*Exercises to complete*.
(A) Answer these questions from the excerpt on the Germans of Transylvania, each answer on its own line and marked (i), (ii), (iii):
(i) For how many years does it say the Saxons and Swabians had held their role in Transylvania and the Banat?
(ii) About how many Germans does it say would have drawn German capital investment had they stayed?
(iii) From which country were the two electronic word processors received as gifts?
(B) From the excerpt on the Germans of Transylvania, list everything it says Romania has lost.
(C) Pick up the excerpt on the Germans of Transylvania after its final sentence and write the next part.

*Source extract*.
————

It is possible that in that spring - through adequate political steps the Germans might have been persuaded of the desirability of their staying in their established homeland. But the political will was missing for these steps to be taken and it appears that after 750 years the role of the Saxons and Swabians in Transylvania and in the Banat region has come to a tragic end. In my opinion, there are only losers here: the Germans have lost their adored Siebenbürgen and Banat, and Romania has lost the German expertise, energy and capital. I am convinced that if the approximately half-million Germans had stayed, they would have exercised a tremendous attraction within the new Europe for German capital investments. But then chauvinism has never been a good economic or political advisor.

Returning home from this minorities conference, I read in the Cuvintul Liber of March 10 that two electronic word processors had been received from Hungary as gifts. One was received by the Romanian Vatra literary periodical (repeat no relation to Vatra Romaneasca) and the other by the Hungarian Erdélyi Figyelö [Transylvanian Observer] literary periodical.

————

*Given records*.

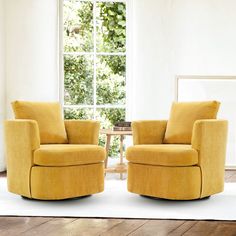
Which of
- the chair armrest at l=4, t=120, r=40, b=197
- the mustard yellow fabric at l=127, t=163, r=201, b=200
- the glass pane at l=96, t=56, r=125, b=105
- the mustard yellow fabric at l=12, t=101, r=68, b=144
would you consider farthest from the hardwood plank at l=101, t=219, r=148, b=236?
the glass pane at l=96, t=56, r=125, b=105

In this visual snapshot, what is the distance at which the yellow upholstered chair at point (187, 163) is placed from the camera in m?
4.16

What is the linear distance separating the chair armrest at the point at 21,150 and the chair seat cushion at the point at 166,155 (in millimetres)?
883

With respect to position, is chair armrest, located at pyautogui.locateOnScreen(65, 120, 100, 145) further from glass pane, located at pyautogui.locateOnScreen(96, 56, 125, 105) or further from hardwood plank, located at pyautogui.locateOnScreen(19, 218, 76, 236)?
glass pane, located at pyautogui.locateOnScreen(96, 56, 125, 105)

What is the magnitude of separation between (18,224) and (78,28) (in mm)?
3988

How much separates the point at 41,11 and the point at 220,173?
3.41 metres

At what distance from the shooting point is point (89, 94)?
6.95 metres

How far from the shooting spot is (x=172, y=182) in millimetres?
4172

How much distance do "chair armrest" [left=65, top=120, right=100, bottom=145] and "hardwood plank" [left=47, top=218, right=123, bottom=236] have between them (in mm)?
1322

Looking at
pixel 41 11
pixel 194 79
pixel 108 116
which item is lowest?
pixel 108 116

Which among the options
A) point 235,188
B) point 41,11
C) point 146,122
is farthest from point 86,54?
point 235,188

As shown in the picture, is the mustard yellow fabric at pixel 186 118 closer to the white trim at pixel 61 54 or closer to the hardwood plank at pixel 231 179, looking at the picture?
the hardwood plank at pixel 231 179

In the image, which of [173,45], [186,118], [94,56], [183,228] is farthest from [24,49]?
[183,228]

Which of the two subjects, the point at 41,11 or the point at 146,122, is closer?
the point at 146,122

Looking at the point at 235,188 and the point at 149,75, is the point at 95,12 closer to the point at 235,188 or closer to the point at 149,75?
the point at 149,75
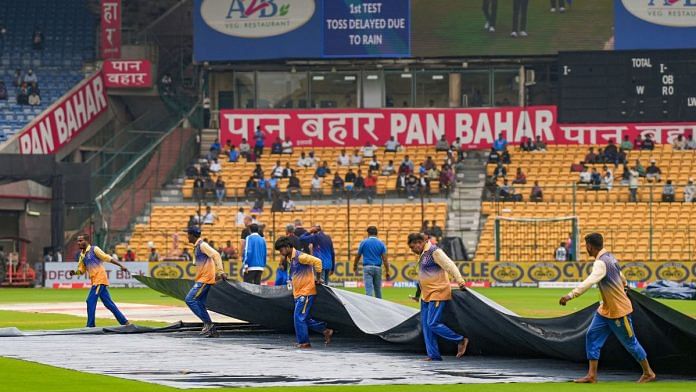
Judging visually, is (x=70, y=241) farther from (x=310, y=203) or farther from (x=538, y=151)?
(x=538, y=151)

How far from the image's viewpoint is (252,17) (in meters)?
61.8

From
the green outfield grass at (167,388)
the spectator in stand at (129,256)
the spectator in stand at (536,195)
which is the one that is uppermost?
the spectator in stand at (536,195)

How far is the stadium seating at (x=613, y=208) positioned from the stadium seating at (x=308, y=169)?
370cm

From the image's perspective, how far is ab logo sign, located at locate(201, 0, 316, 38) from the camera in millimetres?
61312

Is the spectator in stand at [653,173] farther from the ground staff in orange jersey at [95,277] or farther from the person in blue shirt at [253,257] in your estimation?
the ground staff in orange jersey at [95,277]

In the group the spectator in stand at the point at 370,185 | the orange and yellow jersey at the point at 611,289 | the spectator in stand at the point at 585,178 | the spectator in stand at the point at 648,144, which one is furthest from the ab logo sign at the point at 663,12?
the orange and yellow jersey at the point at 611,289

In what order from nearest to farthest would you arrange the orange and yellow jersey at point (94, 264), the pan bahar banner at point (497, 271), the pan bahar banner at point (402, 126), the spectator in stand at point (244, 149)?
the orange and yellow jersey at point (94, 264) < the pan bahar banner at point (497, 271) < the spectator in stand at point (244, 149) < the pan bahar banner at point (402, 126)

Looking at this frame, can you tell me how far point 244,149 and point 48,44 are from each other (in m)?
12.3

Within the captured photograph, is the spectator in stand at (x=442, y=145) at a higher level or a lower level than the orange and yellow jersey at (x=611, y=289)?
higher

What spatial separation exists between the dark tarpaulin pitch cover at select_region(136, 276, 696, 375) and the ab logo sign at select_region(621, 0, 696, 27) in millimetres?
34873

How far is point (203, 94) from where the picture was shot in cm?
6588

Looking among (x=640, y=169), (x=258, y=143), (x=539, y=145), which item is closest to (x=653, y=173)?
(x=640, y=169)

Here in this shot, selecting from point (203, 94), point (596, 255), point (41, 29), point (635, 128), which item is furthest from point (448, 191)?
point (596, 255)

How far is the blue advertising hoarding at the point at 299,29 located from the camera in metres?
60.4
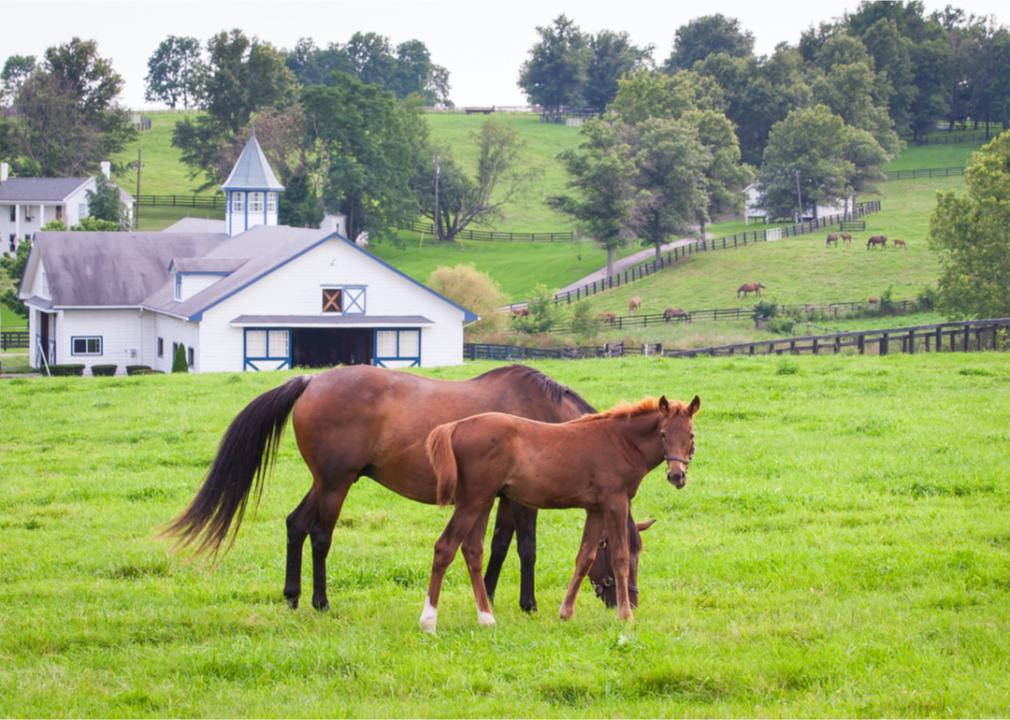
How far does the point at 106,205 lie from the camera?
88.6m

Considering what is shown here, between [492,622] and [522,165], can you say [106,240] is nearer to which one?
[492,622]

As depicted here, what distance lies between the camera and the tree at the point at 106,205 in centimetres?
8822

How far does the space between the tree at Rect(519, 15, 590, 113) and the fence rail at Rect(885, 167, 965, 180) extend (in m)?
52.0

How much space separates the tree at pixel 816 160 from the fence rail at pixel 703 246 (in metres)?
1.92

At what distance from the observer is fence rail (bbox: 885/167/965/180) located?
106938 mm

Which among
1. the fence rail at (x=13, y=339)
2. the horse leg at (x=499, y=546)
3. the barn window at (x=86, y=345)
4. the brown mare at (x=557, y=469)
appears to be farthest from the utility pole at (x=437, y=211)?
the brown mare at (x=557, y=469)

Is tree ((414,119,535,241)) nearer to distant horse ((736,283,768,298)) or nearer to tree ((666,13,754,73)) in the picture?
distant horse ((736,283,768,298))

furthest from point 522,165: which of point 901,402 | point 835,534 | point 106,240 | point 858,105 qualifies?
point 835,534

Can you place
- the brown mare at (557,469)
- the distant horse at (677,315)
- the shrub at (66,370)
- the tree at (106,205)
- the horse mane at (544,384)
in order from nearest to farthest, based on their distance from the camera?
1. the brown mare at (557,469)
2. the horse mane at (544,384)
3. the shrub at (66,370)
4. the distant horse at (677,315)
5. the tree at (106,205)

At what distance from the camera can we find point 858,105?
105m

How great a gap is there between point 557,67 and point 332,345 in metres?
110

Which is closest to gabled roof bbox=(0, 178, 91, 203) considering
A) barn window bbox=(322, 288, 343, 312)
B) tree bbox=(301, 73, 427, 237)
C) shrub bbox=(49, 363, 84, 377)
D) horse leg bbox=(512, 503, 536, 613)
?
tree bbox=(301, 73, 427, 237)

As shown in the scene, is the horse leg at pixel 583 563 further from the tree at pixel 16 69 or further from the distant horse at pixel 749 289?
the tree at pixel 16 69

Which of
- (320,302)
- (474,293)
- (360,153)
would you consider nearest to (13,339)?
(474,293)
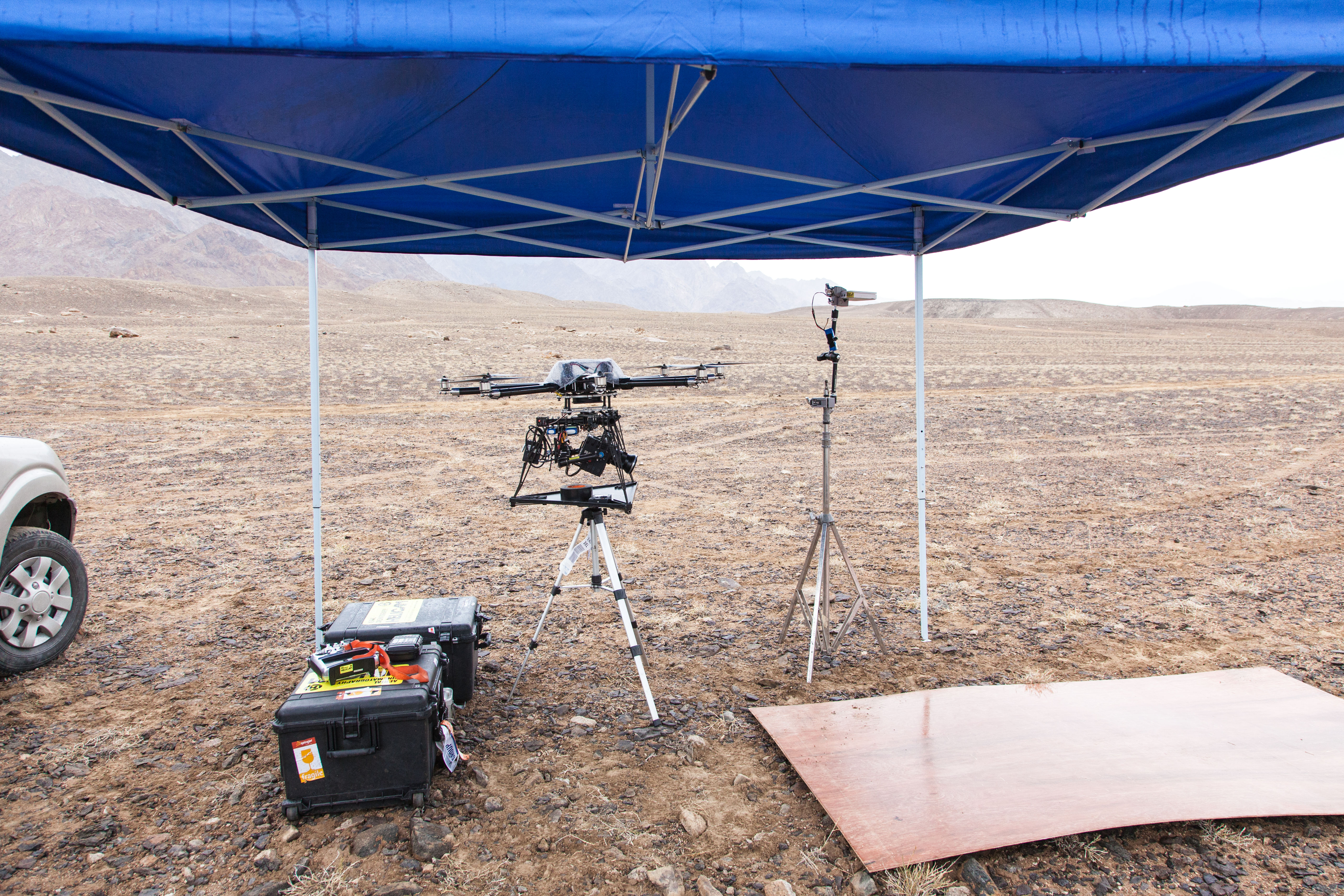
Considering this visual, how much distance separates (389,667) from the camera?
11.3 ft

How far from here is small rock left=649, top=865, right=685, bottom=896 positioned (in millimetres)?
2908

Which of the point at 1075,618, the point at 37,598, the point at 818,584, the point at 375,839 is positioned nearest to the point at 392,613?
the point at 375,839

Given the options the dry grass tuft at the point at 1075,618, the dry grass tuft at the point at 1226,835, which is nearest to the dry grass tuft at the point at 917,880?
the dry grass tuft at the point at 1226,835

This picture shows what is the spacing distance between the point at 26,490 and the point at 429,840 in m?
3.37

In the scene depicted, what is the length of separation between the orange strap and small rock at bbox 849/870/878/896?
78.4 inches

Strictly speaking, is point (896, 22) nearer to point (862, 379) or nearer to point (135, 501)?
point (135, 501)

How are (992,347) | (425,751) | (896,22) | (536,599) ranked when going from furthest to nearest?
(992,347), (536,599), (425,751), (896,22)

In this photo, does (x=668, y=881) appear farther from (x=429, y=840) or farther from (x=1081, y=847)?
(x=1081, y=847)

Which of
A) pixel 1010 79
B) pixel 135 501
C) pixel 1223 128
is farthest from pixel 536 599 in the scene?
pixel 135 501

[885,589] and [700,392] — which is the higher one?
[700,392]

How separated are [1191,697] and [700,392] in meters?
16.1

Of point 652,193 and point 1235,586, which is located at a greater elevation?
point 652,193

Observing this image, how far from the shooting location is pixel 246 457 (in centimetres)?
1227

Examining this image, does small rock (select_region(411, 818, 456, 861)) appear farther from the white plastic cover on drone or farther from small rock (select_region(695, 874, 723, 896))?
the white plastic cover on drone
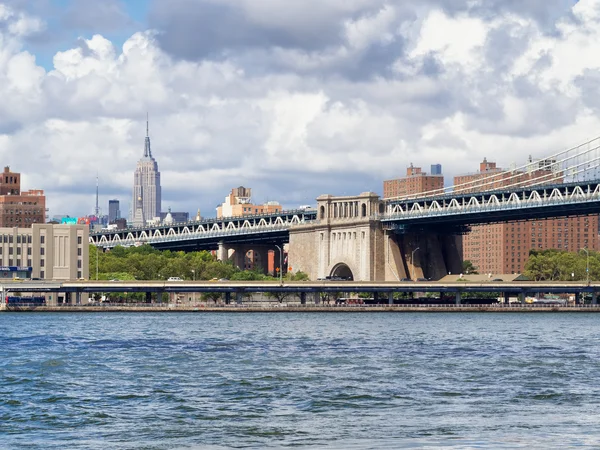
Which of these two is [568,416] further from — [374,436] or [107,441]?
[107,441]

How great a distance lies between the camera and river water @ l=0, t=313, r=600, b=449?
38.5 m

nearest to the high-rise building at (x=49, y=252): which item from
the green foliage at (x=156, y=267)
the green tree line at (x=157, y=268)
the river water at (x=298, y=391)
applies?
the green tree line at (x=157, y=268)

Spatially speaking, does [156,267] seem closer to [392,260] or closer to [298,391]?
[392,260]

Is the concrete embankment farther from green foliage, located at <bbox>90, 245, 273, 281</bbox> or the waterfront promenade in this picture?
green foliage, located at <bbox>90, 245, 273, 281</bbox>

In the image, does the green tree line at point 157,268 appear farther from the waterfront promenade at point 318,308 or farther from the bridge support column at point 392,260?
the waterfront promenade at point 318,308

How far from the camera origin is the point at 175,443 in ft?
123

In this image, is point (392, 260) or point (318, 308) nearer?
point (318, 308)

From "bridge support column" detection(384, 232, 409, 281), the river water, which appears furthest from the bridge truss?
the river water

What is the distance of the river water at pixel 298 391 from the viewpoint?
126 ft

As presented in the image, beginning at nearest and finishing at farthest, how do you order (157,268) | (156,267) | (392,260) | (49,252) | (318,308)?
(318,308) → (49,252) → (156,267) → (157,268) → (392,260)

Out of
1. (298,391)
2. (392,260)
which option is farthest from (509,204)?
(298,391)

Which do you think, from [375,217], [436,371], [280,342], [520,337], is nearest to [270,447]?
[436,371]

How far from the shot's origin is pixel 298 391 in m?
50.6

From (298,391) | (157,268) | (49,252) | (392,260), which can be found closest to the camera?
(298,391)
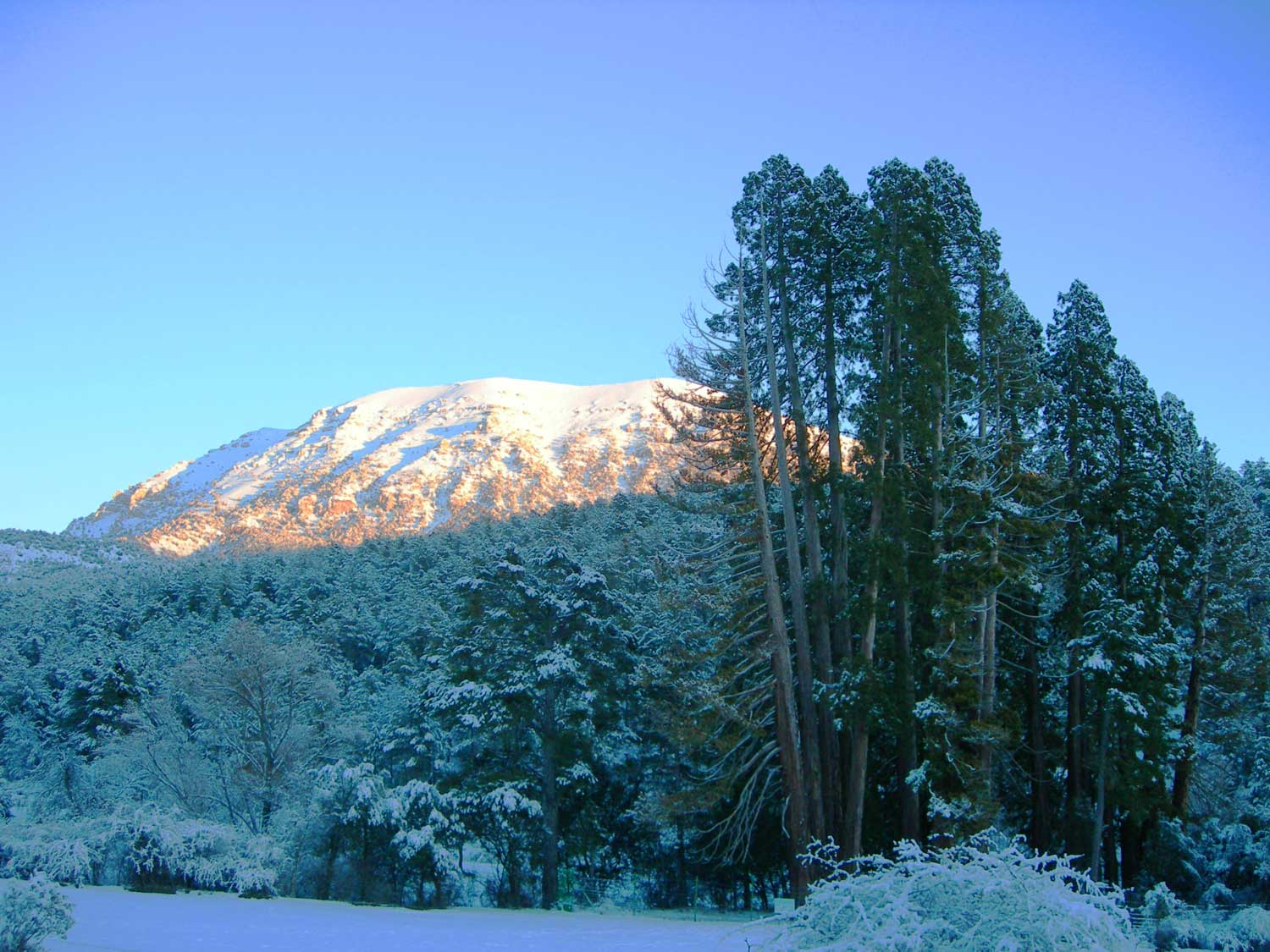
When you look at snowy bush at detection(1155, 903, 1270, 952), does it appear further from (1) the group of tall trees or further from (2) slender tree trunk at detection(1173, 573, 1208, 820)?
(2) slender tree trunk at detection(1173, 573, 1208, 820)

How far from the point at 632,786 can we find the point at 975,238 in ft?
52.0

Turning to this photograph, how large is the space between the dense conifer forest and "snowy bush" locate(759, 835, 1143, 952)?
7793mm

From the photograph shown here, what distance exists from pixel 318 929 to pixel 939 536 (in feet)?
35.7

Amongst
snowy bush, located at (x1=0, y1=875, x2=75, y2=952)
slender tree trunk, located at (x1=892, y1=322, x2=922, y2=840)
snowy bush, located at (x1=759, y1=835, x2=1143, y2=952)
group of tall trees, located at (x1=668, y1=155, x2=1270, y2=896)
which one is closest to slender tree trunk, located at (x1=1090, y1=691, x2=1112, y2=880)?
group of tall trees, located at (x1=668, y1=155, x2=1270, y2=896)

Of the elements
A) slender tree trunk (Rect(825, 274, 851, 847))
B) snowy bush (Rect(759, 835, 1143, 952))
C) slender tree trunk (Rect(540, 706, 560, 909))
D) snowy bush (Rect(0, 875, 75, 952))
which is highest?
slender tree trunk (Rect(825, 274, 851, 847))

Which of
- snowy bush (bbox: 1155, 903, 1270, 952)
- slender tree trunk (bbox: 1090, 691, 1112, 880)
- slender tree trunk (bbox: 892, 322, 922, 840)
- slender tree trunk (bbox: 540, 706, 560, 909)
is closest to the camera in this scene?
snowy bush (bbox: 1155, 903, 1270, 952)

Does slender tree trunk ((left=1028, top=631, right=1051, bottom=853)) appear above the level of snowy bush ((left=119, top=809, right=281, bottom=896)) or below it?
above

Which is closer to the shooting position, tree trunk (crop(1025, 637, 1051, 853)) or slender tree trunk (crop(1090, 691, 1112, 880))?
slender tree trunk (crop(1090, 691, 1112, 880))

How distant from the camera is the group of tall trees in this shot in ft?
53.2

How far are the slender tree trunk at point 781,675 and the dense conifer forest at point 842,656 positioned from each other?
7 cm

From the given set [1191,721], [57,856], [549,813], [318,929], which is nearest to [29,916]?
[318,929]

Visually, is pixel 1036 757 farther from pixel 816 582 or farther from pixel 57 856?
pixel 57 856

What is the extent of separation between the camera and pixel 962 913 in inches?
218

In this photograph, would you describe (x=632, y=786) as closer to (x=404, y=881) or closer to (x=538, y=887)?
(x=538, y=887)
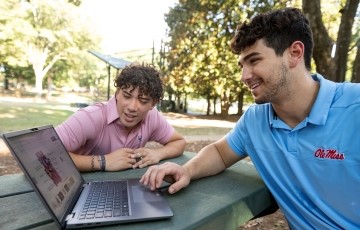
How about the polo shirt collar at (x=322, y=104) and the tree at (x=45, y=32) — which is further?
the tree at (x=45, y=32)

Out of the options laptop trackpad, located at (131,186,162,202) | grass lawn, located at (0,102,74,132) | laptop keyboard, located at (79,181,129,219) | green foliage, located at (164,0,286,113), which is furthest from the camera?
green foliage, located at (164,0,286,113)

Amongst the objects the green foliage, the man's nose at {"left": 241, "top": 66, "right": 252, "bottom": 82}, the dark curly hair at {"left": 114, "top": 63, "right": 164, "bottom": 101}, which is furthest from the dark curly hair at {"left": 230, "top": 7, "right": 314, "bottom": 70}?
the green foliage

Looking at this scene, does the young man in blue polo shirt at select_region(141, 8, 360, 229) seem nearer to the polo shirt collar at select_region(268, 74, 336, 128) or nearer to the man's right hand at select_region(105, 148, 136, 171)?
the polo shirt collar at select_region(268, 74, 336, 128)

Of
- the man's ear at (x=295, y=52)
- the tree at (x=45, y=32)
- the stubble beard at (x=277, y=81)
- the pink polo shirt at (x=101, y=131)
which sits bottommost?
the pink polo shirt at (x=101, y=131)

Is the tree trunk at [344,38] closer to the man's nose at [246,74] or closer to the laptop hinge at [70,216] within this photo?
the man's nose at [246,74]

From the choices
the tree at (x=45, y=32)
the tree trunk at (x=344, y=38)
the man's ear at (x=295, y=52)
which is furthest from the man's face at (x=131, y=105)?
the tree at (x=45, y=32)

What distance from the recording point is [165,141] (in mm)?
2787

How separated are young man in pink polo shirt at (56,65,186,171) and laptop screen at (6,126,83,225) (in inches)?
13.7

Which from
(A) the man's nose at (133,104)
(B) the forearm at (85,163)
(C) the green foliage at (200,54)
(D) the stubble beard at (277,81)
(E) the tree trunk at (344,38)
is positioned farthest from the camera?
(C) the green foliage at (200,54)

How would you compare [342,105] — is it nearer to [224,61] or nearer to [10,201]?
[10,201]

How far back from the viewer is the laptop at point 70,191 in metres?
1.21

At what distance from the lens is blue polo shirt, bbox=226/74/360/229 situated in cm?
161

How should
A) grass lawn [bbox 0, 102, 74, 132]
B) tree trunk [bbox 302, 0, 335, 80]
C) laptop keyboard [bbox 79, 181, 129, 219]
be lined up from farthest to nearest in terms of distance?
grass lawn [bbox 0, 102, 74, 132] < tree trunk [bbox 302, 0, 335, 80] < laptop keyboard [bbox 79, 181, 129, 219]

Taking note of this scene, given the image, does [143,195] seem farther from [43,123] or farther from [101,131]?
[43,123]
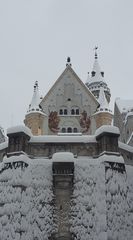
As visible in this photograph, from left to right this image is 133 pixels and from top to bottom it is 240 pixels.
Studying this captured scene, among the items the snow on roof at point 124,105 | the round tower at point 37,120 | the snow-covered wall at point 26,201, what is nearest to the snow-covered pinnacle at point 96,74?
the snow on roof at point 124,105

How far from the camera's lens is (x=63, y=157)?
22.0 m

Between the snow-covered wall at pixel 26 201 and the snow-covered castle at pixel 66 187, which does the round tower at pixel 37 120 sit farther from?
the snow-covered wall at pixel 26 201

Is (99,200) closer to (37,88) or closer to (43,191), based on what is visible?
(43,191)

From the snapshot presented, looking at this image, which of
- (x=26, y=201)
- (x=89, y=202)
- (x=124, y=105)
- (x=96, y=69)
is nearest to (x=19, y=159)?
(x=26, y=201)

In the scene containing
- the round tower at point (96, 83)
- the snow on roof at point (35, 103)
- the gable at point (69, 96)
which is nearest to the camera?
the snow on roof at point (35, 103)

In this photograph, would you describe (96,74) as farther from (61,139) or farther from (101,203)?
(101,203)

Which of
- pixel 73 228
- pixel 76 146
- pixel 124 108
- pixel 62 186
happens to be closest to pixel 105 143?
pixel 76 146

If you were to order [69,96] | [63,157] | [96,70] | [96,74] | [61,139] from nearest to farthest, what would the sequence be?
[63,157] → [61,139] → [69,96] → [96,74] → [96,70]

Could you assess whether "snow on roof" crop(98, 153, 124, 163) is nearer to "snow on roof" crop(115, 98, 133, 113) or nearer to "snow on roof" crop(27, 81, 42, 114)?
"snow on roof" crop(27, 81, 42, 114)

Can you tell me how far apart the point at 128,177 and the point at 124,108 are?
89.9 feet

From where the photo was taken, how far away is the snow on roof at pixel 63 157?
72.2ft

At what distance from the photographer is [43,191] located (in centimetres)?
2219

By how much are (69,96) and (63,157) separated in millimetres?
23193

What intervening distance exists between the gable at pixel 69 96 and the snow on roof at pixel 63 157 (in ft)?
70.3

————

*Responses*.
(A)
(i) 750 years
(ii) Approximately half a million
(iii) Hungary

(B) German expertise, energy, capital

(C)
Then I read in another article on the same page that the Hungarians were being blamed for knocking down the statue of Nicolae Balcescu in Sovata, a spa town in Mures County.

It should be known that the statue of Nicolae Balcescu (another Romanian freedom fighter from 1848-49) has been standing for years in the gardens of the Sovata baths. Thousands of visitors come to Sovata for recreation, and they usually come from Romanian-inhabited regions.

In the dark nobody can see whom a statuete presents (the destruction occurred at night). Why should such an event, where the perpetrator is unknown, be dished up as an Hungarian provocation? In addition, from an Hungarian point of view, Nicolae Balcescu is perhaps the most positive figure of Romanian history. It was he who concluded the 1849 Projet de Pacification with the Hungarian leader Lajos Kossuth, and he did everything for the two peoples to make friends. Would the Hungarians desecrate his memory?

The perpetrator is still unknown, the Sovata people at once protested, and stressed that they had nothing to do with the knocking down of the statue. They ordered a new Balcescu statue (the old one suffered such damage that it could not be restored). But the extremist press continued to repeat ever after that the Hungarians had desecrated Avram Iancu's statue and had knocked down Nicolae Balcescu's.

So much for that.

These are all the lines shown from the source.